Der letzte Anarchist Von Karl Wegmann

Restaurants mit einem Wir-müssen-leider-draußen-bleiben-Schild im Fenster betrete ich nie, empfehle sie aber weiter – und zwar meinen Freunden von der Sprayerfraktion. Da, wo Köterfeinde ihre Hausecke mit selbstgebastelten Sprüchen à la „Hier ist kein Hundeklo“ verzieren, fordere ich die Töle sofort zum kleinen, gerne aber auch großen Geschäft auf. Nach erfolgreichem Abschluß gibt's ein Leckerli.

Amtliche Befehle wie „Hunde sind an der Leine zu führen“ kann ich selbstverständlich auch nicht befolgen. Ich bin kein Führer. Kaum erblickt, wird der Stinker auch schon ausgeklinkt. Fröhlich pinkelt er Grabsteine an, setzt einen dampfenden Haufen direkt neben das „ewige Licht“ vor dem Kriegerdenkmal und buddelt sich anschließend mit großer Leidenschaft durchs akkurat angelegte Tulpenbeet. Mein Hund ist der letzte Anarchist. Er hat nicht den geringsten Respekt vor der wohlgeordneten, menschlichen Welt. Dort, wo die Herrschaft der Zweibeiner nicht sichtbar ist, benimmt er sich anders. Er würde nie auf die Idee kommen, auf einen Trampelpfad im Wald zu scheißen. Da geht er ins tiefe Unterholz und versteckt seine Hinterlassenschaft. Er ist zwar nicht so schlau wie der große französische Hund Kador, der bekanntlich mit seiner „Fönbürste Babyliss Super 1000 und ihren vier Aufsteckteilen“ alles machen kann, was er nur will, und der Kant gelesen hat und Schopenhauer – trotzdem weiß mein Hund ganz genau, was er will und was er mag.

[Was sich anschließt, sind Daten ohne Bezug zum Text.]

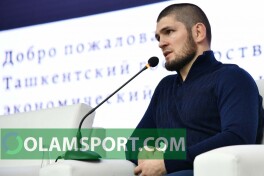 Хабиб Нурмагомедов Ўзбекистондаги мухлислари билан учрашди (эксклюзив ФОТОГАЛЕРЕЯ)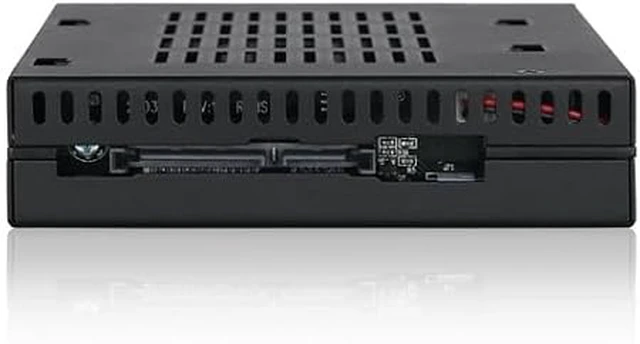 Alt view image 7 of 7 - CY DOCK 1 Bay 2.5 SAS/SATA HDD/SSD Docking Enclosure for External 3.5 Bay | flexiDOCK MB521SP-B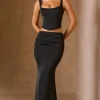 Oh Polly Skirts & Skorts | Bottoms^Draped Low-Rise Maxi Skirt in Black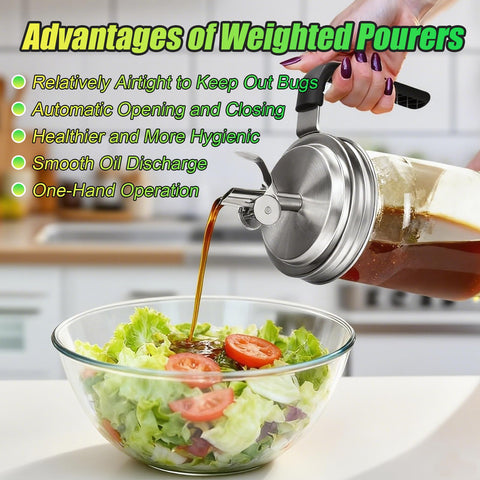 Palksky oil syrup dressing dispenser lid designed for precise kitchen pours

Manipulieren, also erziehen, läßt er sich nicht. Seit Jahr und Tag versuche ich zum Beispiel, meinen Haß auf Jogger auf ihn zu übertragen, funktioniert nicht, Jogger interessieren ihn nicht die Bohne. Dabei sind sie nun wirklich das letzte. Man geht gemütlich durch einen öffentlichen Park und schon kommt einer angetrabt. Gut einen Meter vor mir bremst er. „Wir Läufer“, hebt er an und läßt es klingen wie „Wir Nobelpreisträger“, „wir haben ein Problem mit euch Hundehaltern“. Die alte Platte. „Ach, was“, sage ich und grinse. Das mögen sie nicht. „Oh, ja“, sagt er, „und das wißt ihr auch ganz genau, dies ist eine öffentliche Grünanlage und hier sind Hunde an der Leine zu führen.“

Natürlich hat dieser prachtvolle Sportsmann in seinen Designer- Jogginghosen und seinen 500-Mark-Laufschuhen schlicht und einfach Angst vor Hunden. Wahrscheinlich ein frühkindliches Trauma, Dackel Waldi hat ihm vielleicht seine Rassel zerkaut, irgend etwas in der Richtung. Ich grinse ihn weiter an, schüttele den Kopf und sage: „Kaum zu glauben, so ein junger, durchtrainierter, zwei Meter langer Körper mit einer geschmackvollen Dreiviertelglatze hat Schiß vor einem zwanzig Zentimeter großen Hund.“ – „Das hat mit Angst nicht das geringste zu tun“, erwidert er böse, weil ihn der Hinweis aufs fehlende Haupthaar auf die Palme treibt, „freilaufende Hunde stören einfach unseren Laufrhythmus.“ – „Oh, mein Gott, ich hatte ja keine Ahnung, ich bitte um Vergebung.“

Jetzt will er mir am liebsten eine reinhauen, aber da ist noch mein Hund. Der gähnt zwar gerade, aber Herr Läufer interpretiert das als Drohgebärde. Also flucht er und galoppiert in die andere Richtung. Glück gehabt. Denn mein Hund ist zwar Anarchist, aber einen Angriff auf seinen Rudelchef hätte er nie und nimmer verziehen.